Publicado em 17/08/2020 | Saúde

Até o capitão inglês James Cook atracar seu navio na Austrália, em 1770, as pessoas da época tinham a certeza de que todos os cisnes eram brancos. A descoberta da ave em território australiano rompeu uma crença que, como hoje sabemos, era sustentada em premissas bastante frágeis. Afinal, a ausência de evidência não pode ser confundida como evidência de ausência. Mais de dois séculos depois, o investidor Nassim Nicholas Taleb utilizou a história para batizar de "cisne negro" os eventos que, de tempos em tempos, assolam o mundo e que, em comum, são imprevisíveis e com resultados impactantes no ambiente de negócios.

Os efeitos provocados pela pandemia da Covid-19 já podem ser classificados como um dos maiores "cisnes negros" dos últimos cem anos. Diversos setores reduziram ou suspenderam suas produções - e os reflexos ainda estão longe de serem mensurados com precisão.

No final de março, o Fundo Monetário Internacional (FMI) declarou que o mundo vivia uma recessão. No Brasil, em junho, o próprio FMI e o Banco Mundial projetavam um tombo em torno de 8% para 2020; na média mundial, segundo essas mesmas fontes, a queda tenderia a ser de 5,2%. Essa espiral de destruição de valor pode levar à bancarrota milhares de negócios - pequenos e grandes. A situação impõe um desafio imenso aos gestores. Como gerir uma empresa em meio ao que pode se tornar uma das piores crises do capitalismo?

Apertando os cintos
"Em um momento em que muitas empresas se veem sem receitas, o pensamento deve estar focado na sobrevivência dos negócios", diz Luís Vasco, sócio da área de Financial Advisory da Deloitte. E, para isso, é fundamental preservar o caixa. Analisar em detalhes todas as despesas - e cortar tudo o que for possível -, renegociar prazos com credores e fornecedores e, se necessário, buscar linha de crédito em bancos são ações recomendáveis. Se não for possível obter novas receitas, deve-se, ao menos, procurar créditos fiscais.

Segundo Vasco, que lidera a prática de Reestruturação e Recuperação Judicial de Empresas da Deloitte, um erro dos gestores é não ter clareza da gravidade da situação e postergar a tomada de decisões, na esperança vã de que a situação não se provará tão severa. "É comum não enxergar a amplitude da realidade como ela se apresenta", diz o sócio da Deloitte. "O certo é fazer uma projeção de caixa de, no mínimo 90 dias, com atualizações diárias, e agir com tempestividade."

Em um momento como o atual, o pensamento deve estar focado na sobrevivência dos negócios, Luís Vasco, líder de Reestruturação de Empresas da Deloitte.

Entender a seriedade da situação e tomar as decisões que o momento exige foi a postura adotada pela agência de eventos e entretenimento Dream Factory.

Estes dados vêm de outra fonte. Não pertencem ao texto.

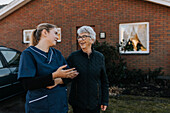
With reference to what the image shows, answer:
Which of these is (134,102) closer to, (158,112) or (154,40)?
(158,112)

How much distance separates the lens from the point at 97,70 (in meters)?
2.24

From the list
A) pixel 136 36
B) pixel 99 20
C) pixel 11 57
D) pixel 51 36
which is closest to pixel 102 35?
pixel 99 20

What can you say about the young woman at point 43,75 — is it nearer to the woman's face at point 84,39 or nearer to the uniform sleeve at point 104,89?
the woman's face at point 84,39

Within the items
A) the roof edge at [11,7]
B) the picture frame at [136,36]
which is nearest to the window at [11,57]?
the picture frame at [136,36]

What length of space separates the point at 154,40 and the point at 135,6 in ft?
6.57

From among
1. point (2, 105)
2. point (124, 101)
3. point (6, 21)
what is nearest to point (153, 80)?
point (124, 101)

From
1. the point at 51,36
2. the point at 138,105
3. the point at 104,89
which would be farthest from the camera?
the point at 138,105

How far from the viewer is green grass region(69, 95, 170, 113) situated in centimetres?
399

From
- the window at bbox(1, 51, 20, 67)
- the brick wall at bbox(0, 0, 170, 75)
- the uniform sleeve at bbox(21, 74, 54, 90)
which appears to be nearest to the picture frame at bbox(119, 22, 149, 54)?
the brick wall at bbox(0, 0, 170, 75)

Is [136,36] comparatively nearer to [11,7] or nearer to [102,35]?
[102,35]

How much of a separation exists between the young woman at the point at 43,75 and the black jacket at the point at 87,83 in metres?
0.31

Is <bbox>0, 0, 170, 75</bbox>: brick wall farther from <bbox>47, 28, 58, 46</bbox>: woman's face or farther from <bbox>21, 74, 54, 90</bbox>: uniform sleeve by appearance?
<bbox>21, 74, 54, 90</bbox>: uniform sleeve

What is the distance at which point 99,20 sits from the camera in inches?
333

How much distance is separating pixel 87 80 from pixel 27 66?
898 millimetres
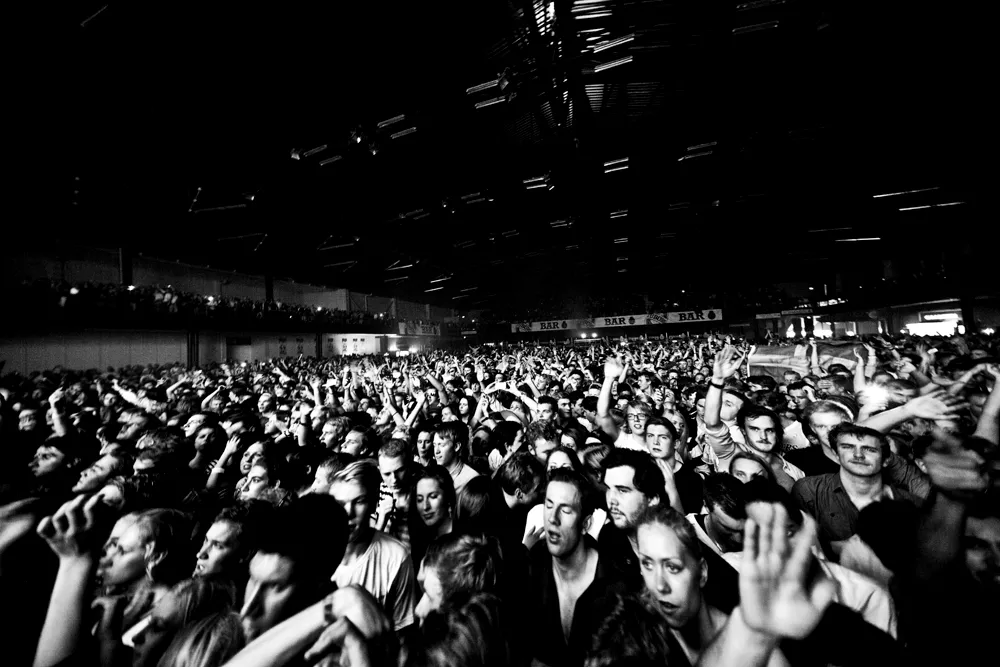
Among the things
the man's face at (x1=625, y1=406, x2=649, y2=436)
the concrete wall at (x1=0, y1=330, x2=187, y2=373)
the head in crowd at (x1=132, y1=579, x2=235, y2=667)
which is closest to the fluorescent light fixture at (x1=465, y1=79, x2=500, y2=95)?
the man's face at (x1=625, y1=406, x2=649, y2=436)

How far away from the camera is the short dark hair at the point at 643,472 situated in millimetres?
2529

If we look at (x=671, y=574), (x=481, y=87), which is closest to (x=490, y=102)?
(x=481, y=87)

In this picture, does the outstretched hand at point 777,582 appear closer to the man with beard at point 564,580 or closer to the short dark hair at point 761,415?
the man with beard at point 564,580

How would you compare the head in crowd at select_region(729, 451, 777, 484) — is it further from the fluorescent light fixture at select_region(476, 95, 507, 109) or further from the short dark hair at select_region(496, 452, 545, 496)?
the fluorescent light fixture at select_region(476, 95, 507, 109)

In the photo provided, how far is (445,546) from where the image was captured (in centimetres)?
182

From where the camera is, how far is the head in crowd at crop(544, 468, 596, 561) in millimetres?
2160

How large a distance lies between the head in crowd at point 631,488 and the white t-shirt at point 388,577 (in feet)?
4.49

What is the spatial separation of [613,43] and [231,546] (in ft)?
22.9

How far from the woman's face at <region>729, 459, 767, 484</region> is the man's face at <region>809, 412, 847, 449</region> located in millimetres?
1156

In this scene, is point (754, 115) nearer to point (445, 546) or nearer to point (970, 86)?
Answer: point (970, 86)

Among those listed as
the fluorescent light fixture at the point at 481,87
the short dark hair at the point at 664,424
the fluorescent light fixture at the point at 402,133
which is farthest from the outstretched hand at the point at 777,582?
the fluorescent light fixture at the point at 402,133

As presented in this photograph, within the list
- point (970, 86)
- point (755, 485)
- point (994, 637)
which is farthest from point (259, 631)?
point (970, 86)

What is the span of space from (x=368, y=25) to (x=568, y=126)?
4.04 metres

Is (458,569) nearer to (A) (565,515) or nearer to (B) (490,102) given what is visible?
(A) (565,515)
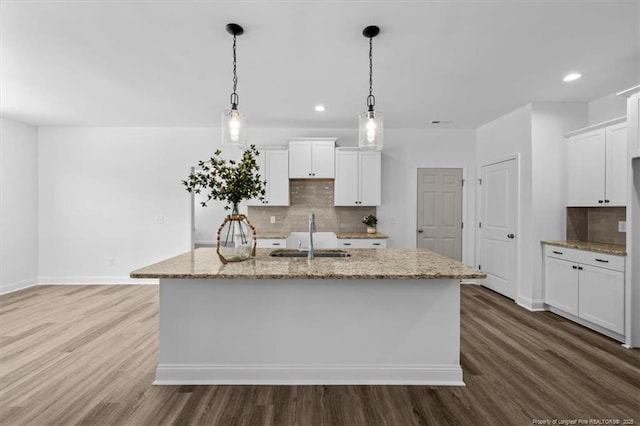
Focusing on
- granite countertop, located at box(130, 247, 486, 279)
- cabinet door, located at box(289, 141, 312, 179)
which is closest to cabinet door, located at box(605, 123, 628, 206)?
granite countertop, located at box(130, 247, 486, 279)

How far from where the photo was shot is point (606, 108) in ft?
13.0

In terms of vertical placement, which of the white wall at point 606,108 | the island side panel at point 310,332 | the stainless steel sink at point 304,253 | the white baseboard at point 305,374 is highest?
the white wall at point 606,108

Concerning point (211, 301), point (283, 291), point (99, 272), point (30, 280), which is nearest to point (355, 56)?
point (283, 291)

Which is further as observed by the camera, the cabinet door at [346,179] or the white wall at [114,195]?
the white wall at [114,195]

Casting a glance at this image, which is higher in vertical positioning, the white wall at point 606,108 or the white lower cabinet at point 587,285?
the white wall at point 606,108

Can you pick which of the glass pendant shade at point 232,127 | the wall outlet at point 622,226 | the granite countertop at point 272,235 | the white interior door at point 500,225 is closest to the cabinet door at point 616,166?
the wall outlet at point 622,226

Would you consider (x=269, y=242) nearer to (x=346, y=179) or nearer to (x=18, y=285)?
(x=346, y=179)

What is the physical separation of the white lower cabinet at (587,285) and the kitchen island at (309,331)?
2.03 metres

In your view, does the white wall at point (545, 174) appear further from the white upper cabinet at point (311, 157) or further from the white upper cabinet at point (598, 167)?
the white upper cabinet at point (311, 157)

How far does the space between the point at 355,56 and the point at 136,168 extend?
14.2ft

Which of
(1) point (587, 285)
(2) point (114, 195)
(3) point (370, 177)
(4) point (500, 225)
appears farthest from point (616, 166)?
(2) point (114, 195)

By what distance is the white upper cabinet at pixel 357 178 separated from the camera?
519 centimetres

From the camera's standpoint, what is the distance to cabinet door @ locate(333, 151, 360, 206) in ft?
17.0

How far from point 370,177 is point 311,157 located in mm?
1006
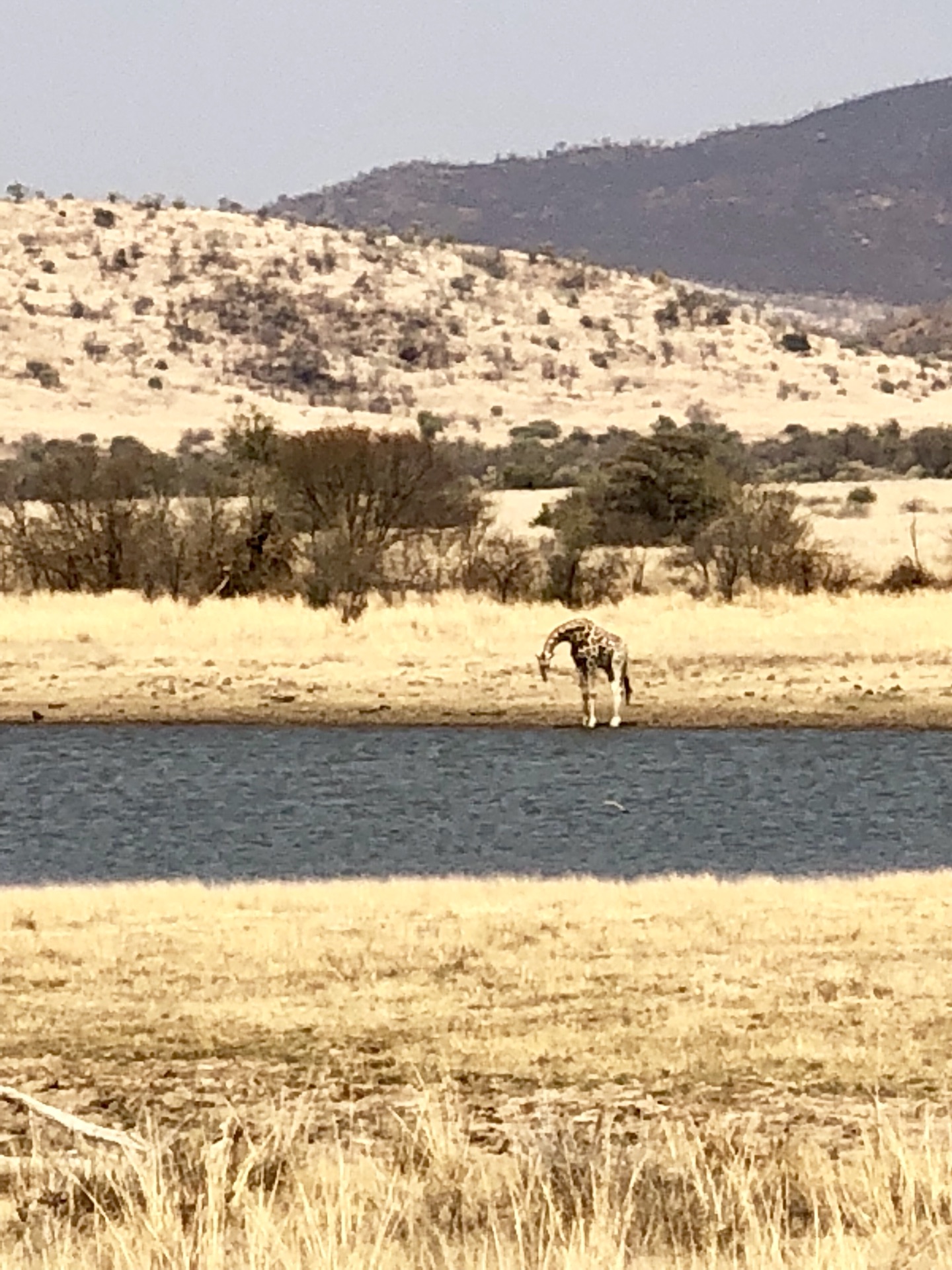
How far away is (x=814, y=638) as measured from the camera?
32375 mm

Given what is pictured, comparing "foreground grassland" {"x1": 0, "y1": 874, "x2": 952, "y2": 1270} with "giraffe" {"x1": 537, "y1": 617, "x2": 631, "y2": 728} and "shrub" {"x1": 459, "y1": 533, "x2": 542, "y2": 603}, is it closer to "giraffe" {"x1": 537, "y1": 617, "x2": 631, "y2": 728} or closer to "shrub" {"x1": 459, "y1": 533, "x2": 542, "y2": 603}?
"giraffe" {"x1": 537, "y1": 617, "x2": 631, "y2": 728}

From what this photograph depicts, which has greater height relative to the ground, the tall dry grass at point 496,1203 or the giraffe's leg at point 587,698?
the tall dry grass at point 496,1203

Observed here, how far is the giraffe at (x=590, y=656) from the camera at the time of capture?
91.7 feet

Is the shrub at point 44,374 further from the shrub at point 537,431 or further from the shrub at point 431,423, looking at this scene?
the shrub at point 537,431

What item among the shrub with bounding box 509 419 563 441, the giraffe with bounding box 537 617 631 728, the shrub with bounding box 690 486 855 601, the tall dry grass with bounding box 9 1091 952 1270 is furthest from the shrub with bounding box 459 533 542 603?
the shrub with bounding box 509 419 563 441

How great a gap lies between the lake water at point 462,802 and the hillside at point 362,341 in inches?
1855

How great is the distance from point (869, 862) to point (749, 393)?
67843 millimetres

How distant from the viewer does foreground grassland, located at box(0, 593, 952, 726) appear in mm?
29906

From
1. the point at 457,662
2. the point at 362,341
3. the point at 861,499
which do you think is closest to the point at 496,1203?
the point at 457,662

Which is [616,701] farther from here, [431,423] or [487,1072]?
[431,423]

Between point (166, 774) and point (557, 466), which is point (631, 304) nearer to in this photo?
point (557, 466)

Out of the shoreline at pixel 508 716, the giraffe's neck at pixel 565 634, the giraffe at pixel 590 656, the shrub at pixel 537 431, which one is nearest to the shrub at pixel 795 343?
the shrub at pixel 537 431

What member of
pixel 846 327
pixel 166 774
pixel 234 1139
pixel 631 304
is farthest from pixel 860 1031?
pixel 846 327

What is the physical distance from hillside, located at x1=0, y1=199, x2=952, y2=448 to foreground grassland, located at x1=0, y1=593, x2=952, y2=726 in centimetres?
4040
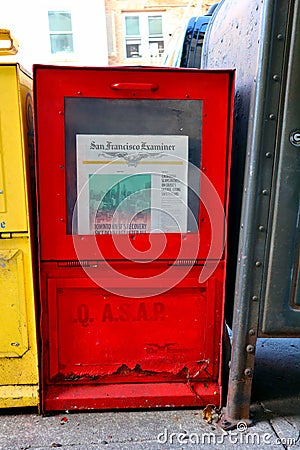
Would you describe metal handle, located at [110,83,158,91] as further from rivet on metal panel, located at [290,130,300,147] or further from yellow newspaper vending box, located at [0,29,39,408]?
rivet on metal panel, located at [290,130,300,147]

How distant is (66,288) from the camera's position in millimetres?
2082

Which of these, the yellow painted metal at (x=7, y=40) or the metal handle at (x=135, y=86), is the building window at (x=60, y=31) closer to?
the yellow painted metal at (x=7, y=40)

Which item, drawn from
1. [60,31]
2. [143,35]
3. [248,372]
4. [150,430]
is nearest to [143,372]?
[150,430]

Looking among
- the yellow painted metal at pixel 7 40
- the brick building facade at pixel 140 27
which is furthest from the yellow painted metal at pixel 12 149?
the brick building facade at pixel 140 27

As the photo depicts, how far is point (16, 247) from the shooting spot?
6.57ft

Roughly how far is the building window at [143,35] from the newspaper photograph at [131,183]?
835 cm

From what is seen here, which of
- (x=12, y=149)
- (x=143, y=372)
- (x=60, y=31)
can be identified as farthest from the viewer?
(x=60, y=31)

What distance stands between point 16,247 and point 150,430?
115 cm

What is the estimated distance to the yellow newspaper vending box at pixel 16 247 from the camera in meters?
1.89

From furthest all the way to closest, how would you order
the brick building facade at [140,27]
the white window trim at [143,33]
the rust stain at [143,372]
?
1. the white window trim at [143,33]
2. the brick building facade at [140,27]
3. the rust stain at [143,372]

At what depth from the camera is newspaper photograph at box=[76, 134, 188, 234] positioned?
6.40 feet

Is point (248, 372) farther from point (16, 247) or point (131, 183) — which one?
point (16, 247)

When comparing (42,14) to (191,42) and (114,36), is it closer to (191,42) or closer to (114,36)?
(114,36)

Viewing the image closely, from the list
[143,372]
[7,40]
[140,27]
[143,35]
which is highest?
[140,27]
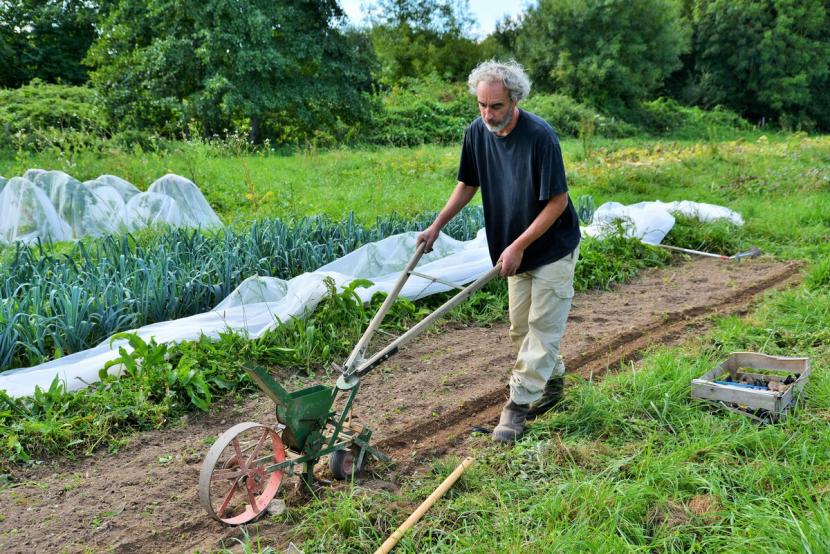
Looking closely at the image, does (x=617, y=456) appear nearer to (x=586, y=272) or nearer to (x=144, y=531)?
(x=144, y=531)

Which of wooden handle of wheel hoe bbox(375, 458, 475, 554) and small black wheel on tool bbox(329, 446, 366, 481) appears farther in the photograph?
small black wheel on tool bbox(329, 446, 366, 481)

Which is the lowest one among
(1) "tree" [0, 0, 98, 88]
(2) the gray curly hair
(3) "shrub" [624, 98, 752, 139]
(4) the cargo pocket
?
(3) "shrub" [624, 98, 752, 139]

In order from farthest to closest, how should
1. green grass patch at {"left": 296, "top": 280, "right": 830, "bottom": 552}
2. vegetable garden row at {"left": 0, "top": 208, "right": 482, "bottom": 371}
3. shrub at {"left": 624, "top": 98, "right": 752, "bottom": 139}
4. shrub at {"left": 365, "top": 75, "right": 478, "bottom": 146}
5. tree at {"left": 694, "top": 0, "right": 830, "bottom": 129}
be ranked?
tree at {"left": 694, "top": 0, "right": 830, "bottom": 129}
shrub at {"left": 624, "top": 98, "right": 752, "bottom": 139}
shrub at {"left": 365, "top": 75, "right": 478, "bottom": 146}
vegetable garden row at {"left": 0, "top": 208, "right": 482, "bottom": 371}
green grass patch at {"left": 296, "top": 280, "right": 830, "bottom": 552}

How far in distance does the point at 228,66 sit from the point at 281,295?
44.1 feet

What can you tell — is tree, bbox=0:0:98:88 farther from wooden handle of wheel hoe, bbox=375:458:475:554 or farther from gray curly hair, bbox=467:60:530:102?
wooden handle of wheel hoe, bbox=375:458:475:554

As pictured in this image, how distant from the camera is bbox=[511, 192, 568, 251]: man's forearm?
3.39m

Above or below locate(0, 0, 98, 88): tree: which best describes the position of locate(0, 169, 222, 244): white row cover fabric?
below

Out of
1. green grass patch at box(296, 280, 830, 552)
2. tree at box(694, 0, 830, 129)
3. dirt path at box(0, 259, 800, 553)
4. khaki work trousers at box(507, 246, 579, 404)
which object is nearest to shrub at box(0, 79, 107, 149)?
dirt path at box(0, 259, 800, 553)

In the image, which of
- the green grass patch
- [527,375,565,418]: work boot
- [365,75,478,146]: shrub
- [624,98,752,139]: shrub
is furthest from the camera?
[624,98,752,139]: shrub

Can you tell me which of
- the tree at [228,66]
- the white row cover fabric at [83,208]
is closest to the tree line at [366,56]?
the tree at [228,66]

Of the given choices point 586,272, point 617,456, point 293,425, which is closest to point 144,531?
point 293,425

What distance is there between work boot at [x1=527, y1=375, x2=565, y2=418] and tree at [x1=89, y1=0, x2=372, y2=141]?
1395cm

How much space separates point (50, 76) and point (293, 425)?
977 inches

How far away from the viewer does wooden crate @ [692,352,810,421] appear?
3.62 meters
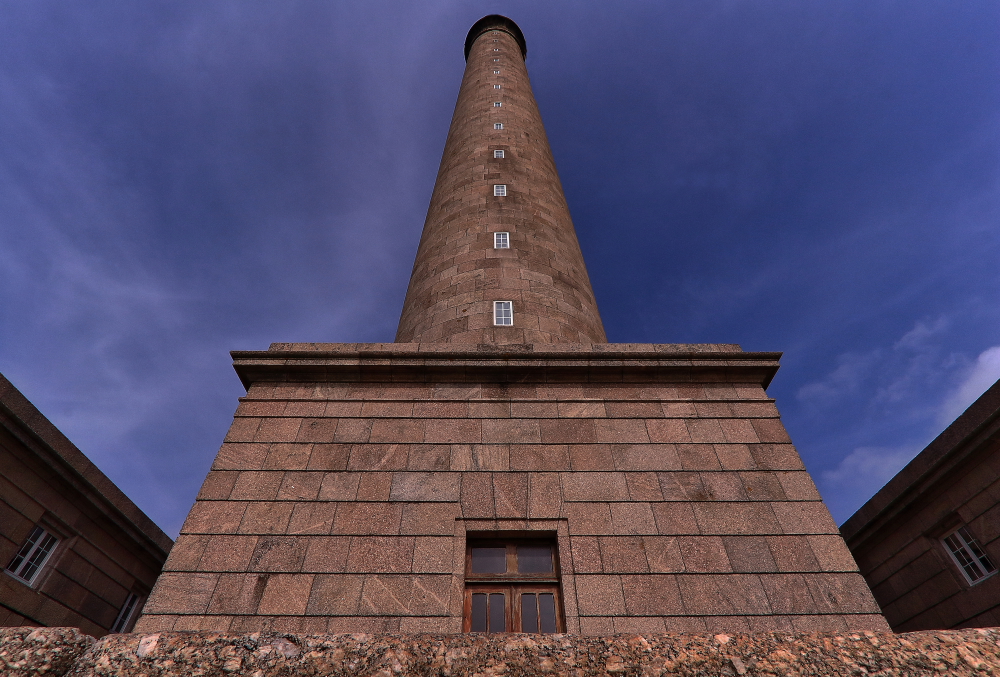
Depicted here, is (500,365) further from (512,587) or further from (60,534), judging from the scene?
(60,534)

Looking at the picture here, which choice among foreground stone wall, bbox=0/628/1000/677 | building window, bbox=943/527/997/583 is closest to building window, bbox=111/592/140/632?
foreground stone wall, bbox=0/628/1000/677

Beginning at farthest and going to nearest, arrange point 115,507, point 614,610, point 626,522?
point 115,507 < point 626,522 < point 614,610

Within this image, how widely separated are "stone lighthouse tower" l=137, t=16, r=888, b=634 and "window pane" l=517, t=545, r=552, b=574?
0.08 ft

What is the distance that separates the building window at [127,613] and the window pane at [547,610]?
12.7m

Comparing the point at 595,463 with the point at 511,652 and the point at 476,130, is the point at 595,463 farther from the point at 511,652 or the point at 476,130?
the point at 476,130

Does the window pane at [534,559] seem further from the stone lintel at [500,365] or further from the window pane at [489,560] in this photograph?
the stone lintel at [500,365]

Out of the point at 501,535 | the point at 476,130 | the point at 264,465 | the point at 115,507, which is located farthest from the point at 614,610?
the point at 476,130

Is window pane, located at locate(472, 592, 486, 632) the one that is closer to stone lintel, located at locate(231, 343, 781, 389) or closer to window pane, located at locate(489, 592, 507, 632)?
window pane, located at locate(489, 592, 507, 632)

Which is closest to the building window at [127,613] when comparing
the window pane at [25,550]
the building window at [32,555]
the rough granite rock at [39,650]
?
the building window at [32,555]

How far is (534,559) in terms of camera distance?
26.5 feet

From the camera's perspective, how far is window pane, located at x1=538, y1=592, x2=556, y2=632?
7398 millimetres

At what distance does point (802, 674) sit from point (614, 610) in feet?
13.0

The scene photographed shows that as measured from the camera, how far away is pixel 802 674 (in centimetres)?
358

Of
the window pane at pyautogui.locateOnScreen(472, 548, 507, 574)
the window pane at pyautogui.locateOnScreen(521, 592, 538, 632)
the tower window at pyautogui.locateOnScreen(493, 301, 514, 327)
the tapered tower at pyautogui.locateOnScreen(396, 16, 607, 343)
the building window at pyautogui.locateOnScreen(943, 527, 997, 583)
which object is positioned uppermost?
the tapered tower at pyautogui.locateOnScreen(396, 16, 607, 343)
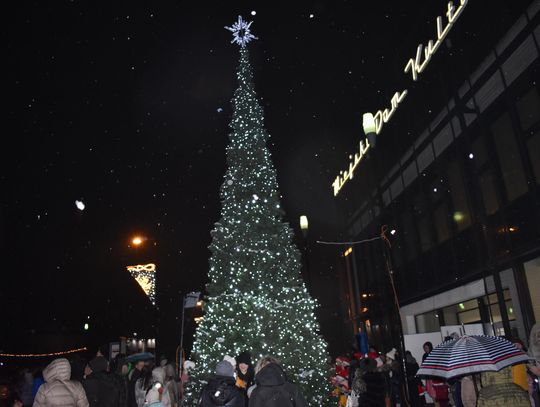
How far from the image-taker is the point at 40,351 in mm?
24594

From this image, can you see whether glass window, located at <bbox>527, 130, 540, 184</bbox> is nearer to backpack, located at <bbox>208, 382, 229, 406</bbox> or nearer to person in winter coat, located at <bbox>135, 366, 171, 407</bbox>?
person in winter coat, located at <bbox>135, 366, 171, 407</bbox>

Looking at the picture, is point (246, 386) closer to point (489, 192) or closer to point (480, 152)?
point (489, 192)

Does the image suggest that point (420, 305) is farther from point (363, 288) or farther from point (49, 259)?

A empresa foi obrigada a adiar para o segundo semestre dois dos seus maiores eventos, o Rio Montreux Jazz Festival e a Maratona do Rio, e viu os eventos para terceiros serem todos cancelados, como a festa do Comitê Olímpico Brasileiro (COB) que marcaria os cem dias para a Olimpíada de Tóquio. "Até julho, não teremos nenhuma receita", diz Claudio Romano, presidente da Dream Factory.

Ante esse cenário de escassez, a empresa criou um plano para redução de 30% nas despesas. Isso inclui o corte de 20% nos salários dos 120 funcionários, incluindo os sócios, e a renegociação de pagamentos com fornecedores. "Vamos pagar todo mundo, mas estamos buscando descontos."